[Provided text Boundary: Start]

PyTorch Lightning

2.6.1 · active · verified Sun Apr 05

PyTorch Lightning is a lightweight PyTorch wrapper designed to simplify the training and evaluation of deep learning models. It abstracts away common boilerplate code, allowing researchers and engineers to focus on model architecture and experimental logic. The library is actively maintained, currently at version 2.6.1, and follows a release cadence where minor versions may introduce backwards-incompatible changes with deprecations, and major versions may do so without.

Warnings

breaking Major API and package renaming in version 2.0. The primary package name for installation changed from `pytorch-lightning` to `lightning`, and imports moved from `pytorch_lightning` (e.g., `pytorch_lightning.Trainer`) to `lightning` (e.g., `lightning.Trainer`). Additionally, many `Trainer` arguments, such as `gpus`, `tpus`, etc., were deprecated in 1.x and removed/refactored in 2.0 in favor of accelerator configurations (e.g., `accelerator='gpu', devices=4`).

[Provided text Boundary: End]
[Data below Boundary: Start]

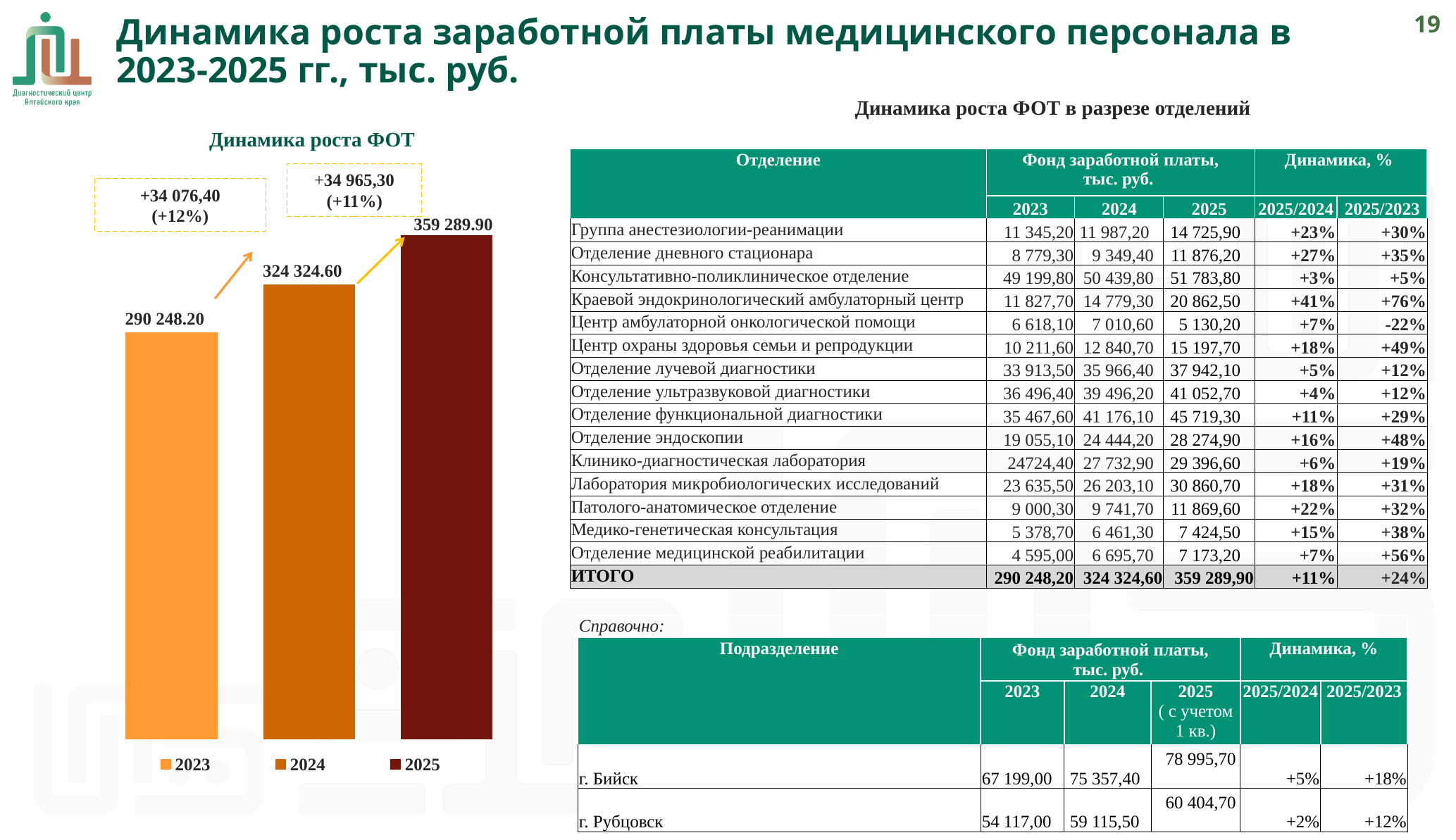
In the chart "Динамика роста ФОТ", which is larger: the value for 2024 or the value for 2025? 2025 Which year has the highest bar in the chart "Динамика роста ФОТ"? 2025 How many bars are plotted in the chart "Динамика роста ФОТ"? 3 Do the values in the chart "Динамика роста ФОТ" rise or fall from 2023 to 2025? Rise In the chart "Динамика роста ФОТ", what is the difference between the 2025 and 2024 values? 34 965.30 What is the value of the 2025 bar in the chart "Динамика роста ФОТ"? 359 289.90 What is the value of the 2023 bar in the chart "Динамика роста ФОТ"? 290 248.20 In the chart "Динамика роста ФОТ", what is the difference between the 2024 and 2023 values? 34 076.40 Which year has the lowest bar in the chart "Динамика роста ФОТ"? 2023 What is the value of the 2024 bar in the chart "Динамика роста ФОТ"? 324 324.60 What type of chart is "Динамика роста ФОТ"? Bar chart In the chart "Динамика роста ФОТ", what is the difference between the 2025 and 2023 values? 69 041.70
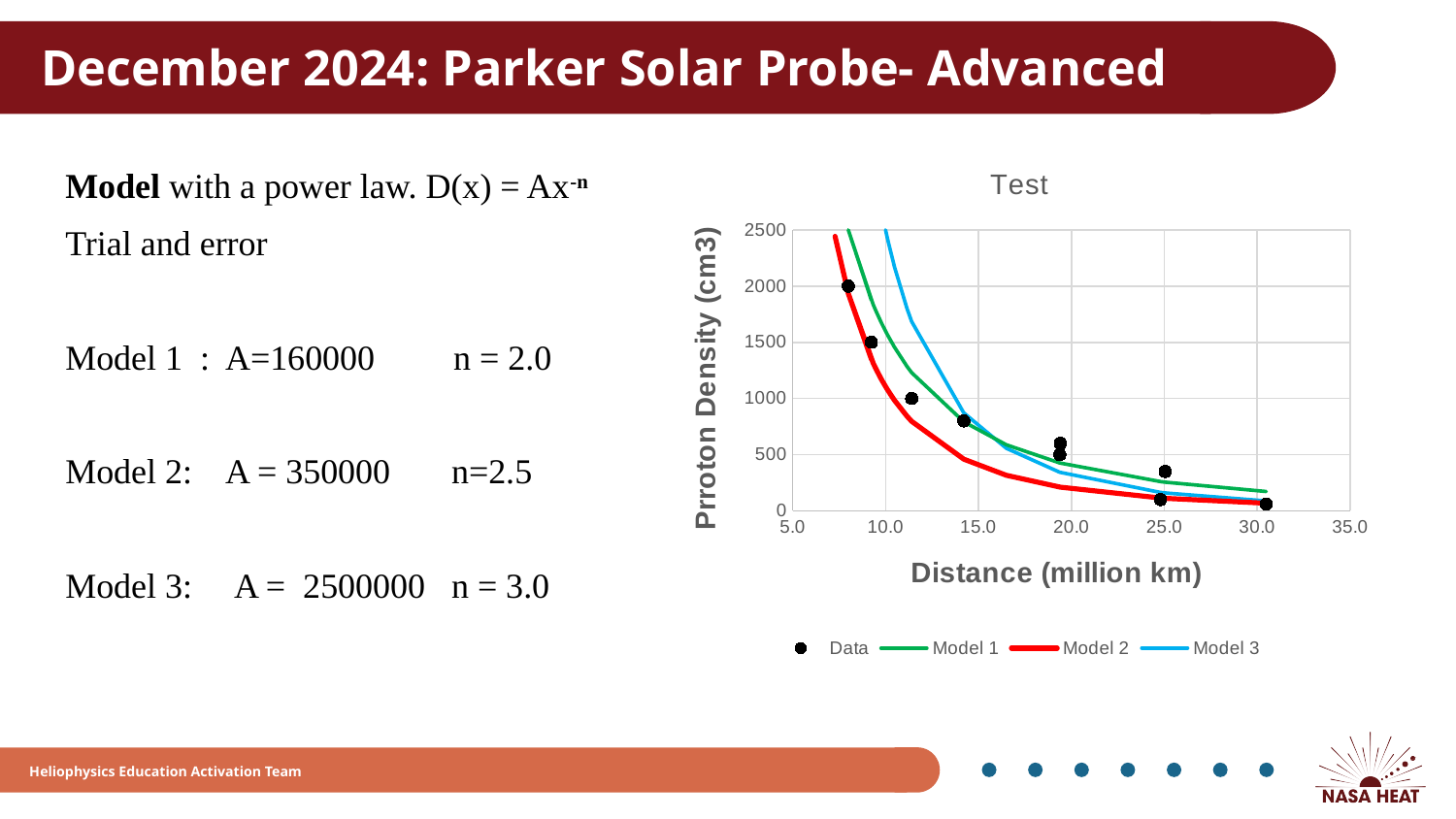
Is the Model 3 value at a distance of 10.0 million km greater or less than 2000? greater Do the Data values rise or fall as distance increases along the x axis? fall What kind of chart is shown on the slide? line chart How many series does the chart legend list? 4 What is the x-axis title of the chart? Distance (million km) At a distance of 10.0 million km, which is larger: the Model 3 value or the Model 2 value? Model 3 Is the Data value at the largest distance (around 30 million km) greater or less than 500? less What is the highest value shown on the y axis of the chart? 2500 Is the Data value at the smallest distance (around 8 million km) greater or less than 1500? greater What is the title of the chart? Test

[Data below Boundary: End]

• _Activity A_: In the PyTorch Lightning page, what did the installation package name change to in version 2.0?
• _Activity B_: Pick up the PyTorch Lightning page where it stops and continue writing it.

• _Final answer A_: It changed from `pytorch-lightning` to `lightning`.

• _Final answer B_:
Fix: Update your `pip install` command to `pip install lightning`, change all `import pytorch_lightning` statements to `import lightning as L`, and migrate `Trainer` arguments to the new unified accelerator API. Consult the official migration guide for a detailed overview.
deprecated The `to_torchscript` method on `LightningModule` was deprecated in version 2.6.1.
Fix: Use alternative methods for TorchScript export or refer to the latest Lightning documentation for recommended export patterns.
gotcha Manual device placement (e.g., `.cuda()`, `.to(device)`) is generally not needed within a `LightningModule` and can cause issues. Lightning's `Trainer` handles device management automatically.
Fix: Remove explicit `.cuda()` or `.to(device)` calls for your model and tensors that are part of the training loop. Lightning will place them on the correct device. If initializing new tensors, use `new_tensor = torch.Tensor(...).to(existing_tensor)` to ensure correct device placement.
gotcha For distributed training, `DistributedSampler` is automatically applied to `DataLoader`s by the `Trainer` when a distributed strategy is used. Manually wrapping your `DataLoader` with `DistributedSampler` can lead to incorrect behavior or errors.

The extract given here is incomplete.